The battery charger will become operative again only if, after the forced shutdown, the temperature falls below the first threshold value (Prealarm). The Maximum Battery Charger Temperature remains active until this value is reached.

Slow discharge protection

The following logic is adopted to protect the batteries against slow discharge:

- the inverter is switched off if both of the following conditions are fulfilled:

a. At least 5 hours of battery operation b. Available capacity is lower than 20% of the nominal capacity.

An Imminent Stop alarm is generated before switching off the inverter.

The rectifier is also switched off after the Imminent Stop alarm and consequently also the power supply unit.
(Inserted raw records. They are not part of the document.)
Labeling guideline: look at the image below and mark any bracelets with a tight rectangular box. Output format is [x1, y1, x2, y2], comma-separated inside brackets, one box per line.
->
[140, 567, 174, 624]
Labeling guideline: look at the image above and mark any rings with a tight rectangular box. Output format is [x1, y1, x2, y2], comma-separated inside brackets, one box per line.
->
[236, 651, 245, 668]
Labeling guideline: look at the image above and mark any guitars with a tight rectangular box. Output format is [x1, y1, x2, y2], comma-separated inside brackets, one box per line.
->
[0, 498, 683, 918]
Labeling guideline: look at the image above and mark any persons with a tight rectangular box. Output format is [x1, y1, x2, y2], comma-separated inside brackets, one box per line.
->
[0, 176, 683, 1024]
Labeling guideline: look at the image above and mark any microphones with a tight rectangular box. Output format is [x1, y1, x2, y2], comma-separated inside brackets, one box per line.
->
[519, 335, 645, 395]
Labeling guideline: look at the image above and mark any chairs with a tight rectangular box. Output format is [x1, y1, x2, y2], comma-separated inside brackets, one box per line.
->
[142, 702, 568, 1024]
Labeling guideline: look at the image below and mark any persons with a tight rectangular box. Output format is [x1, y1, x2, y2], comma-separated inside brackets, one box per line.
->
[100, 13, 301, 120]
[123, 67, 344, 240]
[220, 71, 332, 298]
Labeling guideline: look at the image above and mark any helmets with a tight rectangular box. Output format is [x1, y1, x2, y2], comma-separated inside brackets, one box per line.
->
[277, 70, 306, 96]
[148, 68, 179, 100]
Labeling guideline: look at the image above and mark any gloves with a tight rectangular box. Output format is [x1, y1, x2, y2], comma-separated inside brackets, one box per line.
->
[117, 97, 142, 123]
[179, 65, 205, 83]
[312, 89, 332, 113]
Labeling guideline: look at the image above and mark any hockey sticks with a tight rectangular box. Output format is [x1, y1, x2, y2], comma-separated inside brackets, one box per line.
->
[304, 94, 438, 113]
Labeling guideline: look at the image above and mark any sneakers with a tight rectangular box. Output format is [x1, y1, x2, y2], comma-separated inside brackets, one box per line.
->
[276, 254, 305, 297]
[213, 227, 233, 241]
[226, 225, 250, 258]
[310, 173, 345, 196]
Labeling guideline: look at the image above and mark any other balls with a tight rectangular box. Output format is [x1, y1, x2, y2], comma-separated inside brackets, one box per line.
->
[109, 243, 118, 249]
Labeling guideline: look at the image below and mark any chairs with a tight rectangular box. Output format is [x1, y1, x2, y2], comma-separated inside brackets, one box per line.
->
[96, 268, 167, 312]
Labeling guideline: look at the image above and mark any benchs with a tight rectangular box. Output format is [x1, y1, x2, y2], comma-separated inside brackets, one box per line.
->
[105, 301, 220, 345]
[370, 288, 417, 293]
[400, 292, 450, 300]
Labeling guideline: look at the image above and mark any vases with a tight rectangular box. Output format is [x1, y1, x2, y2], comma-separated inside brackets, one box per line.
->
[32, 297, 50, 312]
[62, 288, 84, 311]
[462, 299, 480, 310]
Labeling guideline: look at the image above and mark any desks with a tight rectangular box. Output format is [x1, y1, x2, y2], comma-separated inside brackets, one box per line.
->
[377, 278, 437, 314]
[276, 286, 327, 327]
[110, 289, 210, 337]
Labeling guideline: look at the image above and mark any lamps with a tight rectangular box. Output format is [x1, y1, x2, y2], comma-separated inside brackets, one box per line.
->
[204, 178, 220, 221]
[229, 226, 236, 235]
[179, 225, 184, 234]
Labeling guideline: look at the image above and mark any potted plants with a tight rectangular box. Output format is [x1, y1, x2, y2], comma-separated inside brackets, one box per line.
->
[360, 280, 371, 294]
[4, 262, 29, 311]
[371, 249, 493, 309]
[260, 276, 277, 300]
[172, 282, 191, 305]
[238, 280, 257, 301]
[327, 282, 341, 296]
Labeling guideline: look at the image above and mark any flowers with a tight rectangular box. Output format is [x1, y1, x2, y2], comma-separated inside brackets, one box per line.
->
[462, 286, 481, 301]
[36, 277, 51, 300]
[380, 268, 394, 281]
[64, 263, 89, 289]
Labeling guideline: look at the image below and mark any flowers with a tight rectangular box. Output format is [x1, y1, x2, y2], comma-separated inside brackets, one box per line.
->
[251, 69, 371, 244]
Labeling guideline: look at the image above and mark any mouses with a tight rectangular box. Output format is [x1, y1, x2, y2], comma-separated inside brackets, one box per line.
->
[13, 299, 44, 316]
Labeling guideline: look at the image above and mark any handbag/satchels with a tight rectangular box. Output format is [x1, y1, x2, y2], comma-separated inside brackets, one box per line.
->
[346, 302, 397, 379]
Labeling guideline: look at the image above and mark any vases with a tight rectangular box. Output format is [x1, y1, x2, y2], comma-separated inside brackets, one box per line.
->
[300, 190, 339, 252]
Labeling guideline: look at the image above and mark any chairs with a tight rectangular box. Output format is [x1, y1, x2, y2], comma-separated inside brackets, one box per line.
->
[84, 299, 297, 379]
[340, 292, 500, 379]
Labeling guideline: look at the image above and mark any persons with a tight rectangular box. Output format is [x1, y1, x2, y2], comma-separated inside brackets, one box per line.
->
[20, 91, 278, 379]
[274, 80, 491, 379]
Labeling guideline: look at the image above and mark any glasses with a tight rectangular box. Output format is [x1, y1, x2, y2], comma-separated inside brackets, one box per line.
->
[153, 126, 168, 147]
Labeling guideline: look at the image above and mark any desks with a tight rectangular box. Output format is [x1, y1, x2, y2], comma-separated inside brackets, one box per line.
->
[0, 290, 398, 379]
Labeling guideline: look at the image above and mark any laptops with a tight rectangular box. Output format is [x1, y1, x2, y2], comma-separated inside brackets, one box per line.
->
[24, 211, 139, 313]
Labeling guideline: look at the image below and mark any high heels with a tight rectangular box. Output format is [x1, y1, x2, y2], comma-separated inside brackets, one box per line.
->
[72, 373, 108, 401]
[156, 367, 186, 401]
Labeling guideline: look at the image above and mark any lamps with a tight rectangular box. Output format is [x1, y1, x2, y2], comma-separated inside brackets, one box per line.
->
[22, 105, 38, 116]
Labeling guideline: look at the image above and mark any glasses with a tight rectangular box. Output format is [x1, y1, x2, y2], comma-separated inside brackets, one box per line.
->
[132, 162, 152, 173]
Batteries Disconnected Alarm (15-40kVA)

The Batteries disconnected alarm is generated (bAlmBattPosAbsent) if the internal UPS battery disconnecting switch is open.

The rectifier is shutdown if the internal UPS battery disconnecting switch is opened during the battery discharge.

If the batteries are disconnected without activating the disconnecting switch, the alarm is generated in a different way.

The battery charger raises the battery voltage above the max. battery voltage threshold. The battery charger is kept switched off for 60 seconds after which the battery voltage is checked. If it is below the min. battery voltage the Batteries disconnected extended alarm (bAlmBattPosAbsent) is generated.